▶ **PAGE TEXT**:
= = =
Toronto has already outpaced Canada’s growth rate in the last five years. This larger population means a heftier consumption market, which is increasing the size and scale of warehouse and distribution space in order to meet e-commerce demand. And with the Greater Toronto Area (GTA) and Hamilton Area expected to grow by 3.5 million people over the next two decades, some see the potential for more finished goods warehouses that can store products closer to these large consumer communities.
This is an area of commercial real estate that industry should be more aware of because its opening up opportunities. According to Gord Cook, executive vice-president of Colliers International, about one in every 20 buildings is less of a manufacturing environment and more of a finished goods warehouse space undergoing a larger, modern makeover.
“I’ve been in the business for about 30 years, and a large warehouse 30 years ago was probably in the 200,000 square foot range plus or minus; now it’s about 600,000 square feet,” says Cook.
Toronto is now one of North America’s six major distribution markets, with spaces similar in size to New Jersey and Southern California. In its last Big-Box Market Report released in Q2 2016, Colliers had flagged 266 existing big-boxes in Toronto, totaling 145.2 million square feet. Such demand is coming from logistics and e-commerce users looking for modern Class A space near a good number of people.
= = =
(A run of records)
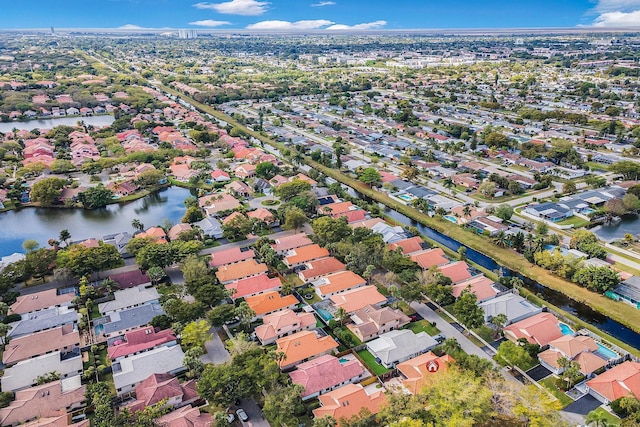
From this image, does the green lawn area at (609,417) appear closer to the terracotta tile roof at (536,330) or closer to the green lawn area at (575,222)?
the terracotta tile roof at (536,330)

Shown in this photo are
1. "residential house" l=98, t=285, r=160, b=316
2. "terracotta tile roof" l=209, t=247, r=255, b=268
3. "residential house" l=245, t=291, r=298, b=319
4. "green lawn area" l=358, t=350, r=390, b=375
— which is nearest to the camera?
"green lawn area" l=358, t=350, r=390, b=375

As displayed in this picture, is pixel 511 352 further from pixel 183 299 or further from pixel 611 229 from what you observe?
pixel 611 229

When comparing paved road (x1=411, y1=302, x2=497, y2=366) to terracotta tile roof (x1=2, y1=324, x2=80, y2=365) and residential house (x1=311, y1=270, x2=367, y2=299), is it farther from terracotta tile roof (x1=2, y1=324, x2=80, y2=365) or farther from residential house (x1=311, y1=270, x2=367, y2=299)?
terracotta tile roof (x1=2, y1=324, x2=80, y2=365)

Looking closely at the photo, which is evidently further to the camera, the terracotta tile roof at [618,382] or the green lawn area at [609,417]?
the terracotta tile roof at [618,382]

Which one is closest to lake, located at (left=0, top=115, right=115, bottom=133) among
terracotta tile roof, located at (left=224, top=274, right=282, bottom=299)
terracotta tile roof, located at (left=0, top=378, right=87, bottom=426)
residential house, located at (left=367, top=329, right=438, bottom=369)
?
terracotta tile roof, located at (left=224, top=274, right=282, bottom=299)

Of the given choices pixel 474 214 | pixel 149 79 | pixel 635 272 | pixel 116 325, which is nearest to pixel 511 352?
pixel 635 272

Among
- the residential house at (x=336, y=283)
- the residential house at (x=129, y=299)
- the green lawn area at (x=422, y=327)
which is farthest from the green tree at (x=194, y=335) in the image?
the green lawn area at (x=422, y=327)

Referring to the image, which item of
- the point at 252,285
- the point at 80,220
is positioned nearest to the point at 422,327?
the point at 252,285
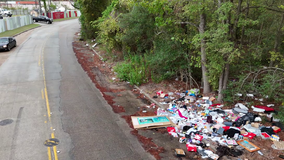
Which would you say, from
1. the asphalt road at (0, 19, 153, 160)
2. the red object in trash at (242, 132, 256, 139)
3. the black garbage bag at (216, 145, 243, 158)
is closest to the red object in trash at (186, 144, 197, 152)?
the black garbage bag at (216, 145, 243, 158)

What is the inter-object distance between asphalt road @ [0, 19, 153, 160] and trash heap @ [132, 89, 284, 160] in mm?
1526

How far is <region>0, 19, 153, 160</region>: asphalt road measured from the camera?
281 inches

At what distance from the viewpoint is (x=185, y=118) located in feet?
30.7

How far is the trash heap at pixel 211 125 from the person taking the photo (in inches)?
288

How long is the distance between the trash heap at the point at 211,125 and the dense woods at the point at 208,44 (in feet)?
= = =
▶ **SHORT PROBLEM**:
Decide whether each statement below agrees with the Toronto warehouse text. Answer yes or no for each, and quote the words from the text that settle it.
1. Thirty years ago, a large warehouse was roughly 200,000 square feet.
2. Colliers' Q2 2016 report counted 300 existing big-boxes in Toronto.
3. The Greater Toronto Area and Hamilton Area are expected to add 3.5 million people over the next twenty years.

▶ **SOLUTION TO THIS TASK**:
1. Yes: "a large warehouse 30 years ago was probably in the 200,000 square foot range plus or minus"
2. No: "Colliers had flagged 266 existing big-boxes in Toronto"
3. Yes: "with the Greater Toronto Area (GTA) and Hamilton Area expected to grow by 3.5 million people over the next two decades"